Aryo segera menghampiri adiknya itu. “Ehem ... akhirnya kamu pulang juga. Kakak sudah rindu sama kamu.” Yuri yang sedang asyik menonton televisi langsung terlonjak kaget. Melihat siapa yang datang dia cepat-cepat berdiri dan memeluk Aryo, kakak tercintanya.

“Aku juga rindu banget sama kakak. Ngomong-ngomong setahun enggak ketemu kakak makin tampan saja. Mbak Wulan awas Loh dijaga suaminya. Jangan sampai ada wanita lain yang merebut Masku ini dari Mbak Wulan,” ucap Yuri sambil tertawa.

“Wulan tersenyum, di saat itu juga Aryo menyentil dahi Yuri dengan jarinya.
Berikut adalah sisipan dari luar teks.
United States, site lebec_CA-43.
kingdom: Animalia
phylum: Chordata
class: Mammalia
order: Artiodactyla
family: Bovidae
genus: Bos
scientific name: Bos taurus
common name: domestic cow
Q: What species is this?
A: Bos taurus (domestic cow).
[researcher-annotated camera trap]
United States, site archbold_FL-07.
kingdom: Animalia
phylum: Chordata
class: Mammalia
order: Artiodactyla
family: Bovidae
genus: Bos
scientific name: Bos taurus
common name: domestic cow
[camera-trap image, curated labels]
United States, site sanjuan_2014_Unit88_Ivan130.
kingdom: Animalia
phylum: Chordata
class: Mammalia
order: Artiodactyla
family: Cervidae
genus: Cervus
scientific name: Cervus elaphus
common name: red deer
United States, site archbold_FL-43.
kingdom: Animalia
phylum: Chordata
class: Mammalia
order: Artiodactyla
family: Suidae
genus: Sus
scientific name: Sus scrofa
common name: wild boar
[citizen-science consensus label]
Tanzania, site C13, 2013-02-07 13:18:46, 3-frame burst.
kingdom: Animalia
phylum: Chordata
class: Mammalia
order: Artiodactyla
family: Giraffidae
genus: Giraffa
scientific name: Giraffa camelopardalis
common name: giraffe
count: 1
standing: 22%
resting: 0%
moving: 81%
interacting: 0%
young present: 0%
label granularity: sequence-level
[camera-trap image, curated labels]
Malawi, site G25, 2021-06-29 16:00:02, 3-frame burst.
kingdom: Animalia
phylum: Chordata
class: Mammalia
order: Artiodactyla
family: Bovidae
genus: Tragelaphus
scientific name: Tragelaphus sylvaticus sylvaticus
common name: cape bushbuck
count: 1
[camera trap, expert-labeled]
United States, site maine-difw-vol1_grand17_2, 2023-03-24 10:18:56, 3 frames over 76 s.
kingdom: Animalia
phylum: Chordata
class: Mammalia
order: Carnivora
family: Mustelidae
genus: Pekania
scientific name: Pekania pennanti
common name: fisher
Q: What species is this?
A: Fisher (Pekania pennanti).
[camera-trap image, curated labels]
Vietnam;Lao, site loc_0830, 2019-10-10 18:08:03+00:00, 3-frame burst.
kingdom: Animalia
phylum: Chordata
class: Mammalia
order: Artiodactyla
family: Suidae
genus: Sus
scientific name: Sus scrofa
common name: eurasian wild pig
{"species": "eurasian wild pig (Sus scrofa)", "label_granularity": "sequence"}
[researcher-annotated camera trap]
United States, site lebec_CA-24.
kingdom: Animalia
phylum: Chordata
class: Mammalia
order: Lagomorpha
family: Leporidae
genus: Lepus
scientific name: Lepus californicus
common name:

“Sembarangan kamu. Kakakmu ini setia, bisa dites dan tanyakan sama Mbakmu,” bantah Aryo, dia melirik ke arah Wulan dan merangkulnya. Membuat Yuri yang di hadapannya memutar bola mata malas.

“Kalau mau mesraan lihat tempat, Kak. Mentang-mentang kalian saling cinta. Udah ah, aku mau ke kamar dulu. Capek banget pengen istirahat.” Yuri berlalu dari hadapan Aryo dan Wulan. Kakaknya itu hanya bisa menggelengkan kepala. Yuri masih saja seperti yang dulu, anak yang sangat periang.

Sejak Ibu dan Ayah mereka meninggal 3 tahun yang lalu, Aryo dan Wulan lah yang menggantikan posisi orang tua untuk Yuri. Dia satu-satunya keluarga untuk Aryo, jadi laki-laki itu sangat menyayangi adiknya.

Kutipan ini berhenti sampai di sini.